* _The task_: Transcribe the records below. Leave every line exactly as written.

* _Data supplied_:
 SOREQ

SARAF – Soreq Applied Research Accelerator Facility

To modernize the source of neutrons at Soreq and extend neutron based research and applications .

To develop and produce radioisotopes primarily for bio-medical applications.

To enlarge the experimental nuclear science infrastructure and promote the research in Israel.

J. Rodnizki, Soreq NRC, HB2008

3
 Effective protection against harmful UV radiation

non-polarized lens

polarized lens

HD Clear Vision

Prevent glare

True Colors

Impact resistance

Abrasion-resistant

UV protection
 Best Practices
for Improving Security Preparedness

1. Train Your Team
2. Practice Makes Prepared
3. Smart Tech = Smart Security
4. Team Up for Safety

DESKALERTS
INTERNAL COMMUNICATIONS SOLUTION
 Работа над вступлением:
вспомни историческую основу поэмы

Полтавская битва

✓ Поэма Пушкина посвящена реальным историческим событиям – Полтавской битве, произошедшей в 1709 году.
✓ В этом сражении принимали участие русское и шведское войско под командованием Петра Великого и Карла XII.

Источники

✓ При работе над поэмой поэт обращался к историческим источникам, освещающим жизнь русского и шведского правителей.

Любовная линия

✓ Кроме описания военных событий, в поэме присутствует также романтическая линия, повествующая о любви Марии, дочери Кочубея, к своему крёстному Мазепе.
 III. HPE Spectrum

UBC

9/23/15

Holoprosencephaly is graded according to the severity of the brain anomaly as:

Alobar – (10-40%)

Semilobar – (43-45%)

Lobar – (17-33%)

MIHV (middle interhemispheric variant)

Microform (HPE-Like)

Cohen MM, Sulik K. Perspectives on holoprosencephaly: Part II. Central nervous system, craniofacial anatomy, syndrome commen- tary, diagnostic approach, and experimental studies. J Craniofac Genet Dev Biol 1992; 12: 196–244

* _Solved exercise_:
 SOREQ

SARAF – Soreq Applied Research Accelerator Facility

To modernize the source of neutrons at Soreq and extend neutron based research and applications .

To develop and produce radioisotopes primarily for bio-medical applications.

To enlarge the experimental nuclear science infrastructure and promote the research in Israel.

J. Rodnizki, Soreq NRC, HB2008

3
 Effective protection against harmful UV radiation

non-polarized lens

polarized lens

HD Clear Vision

Prevent glare

True Colors

Impact resistance

Abrasion-resistant

UV protection
 Best Practices
for Improving Security Preparedness

1. Train Your Team
2. Practice Makes Prepared
3. Smart Tech = Smart Security
4. Team Up for Safety

DESKALERTS
INTERNAL COMMUNICATIONS SOLUTION
 Работа над вступлением:
вспомни историческую основу поэмы

Полтавская битва

✓ Поэма Пушкина посвящена реальным историческим событиям – Полтавской битве, произошедшей в 1709 году.
✓ В этом сражении принимали участие русское и шведское войско под командованием Петра Великого и Карла XII.

Источники

✓ При работе над поэмой поэт обращался к историческим источникам, освещающим жизнь русского и шведского правителей.

Любовная линия

✓ Кроме описания военных событий, в поэме присутствует также романтическая линия, повествующая о любви Марии, дочери Кочубея, к своему крёстному Мазепе.
 III. HPE Spectrum

UBC

9/23/15

Holoprosencephaly is graded according to the severity of the brain anomaly as:

Alobar – (10-40%)

Semilobar – (43-45%)

Lobar – (17-33%)

MIHV (middle interhemispheric variant)

Microform (HPE-Like)

Cohen MM, Sulik K. Perspectives on holoprosencephaly: Part II. Central nervous system, craniofacial anatomy, syndrome commen- tary, diagnostic approach, and experimental studies. J Craniofac Genet Dev Biol 1992; 12: 196–244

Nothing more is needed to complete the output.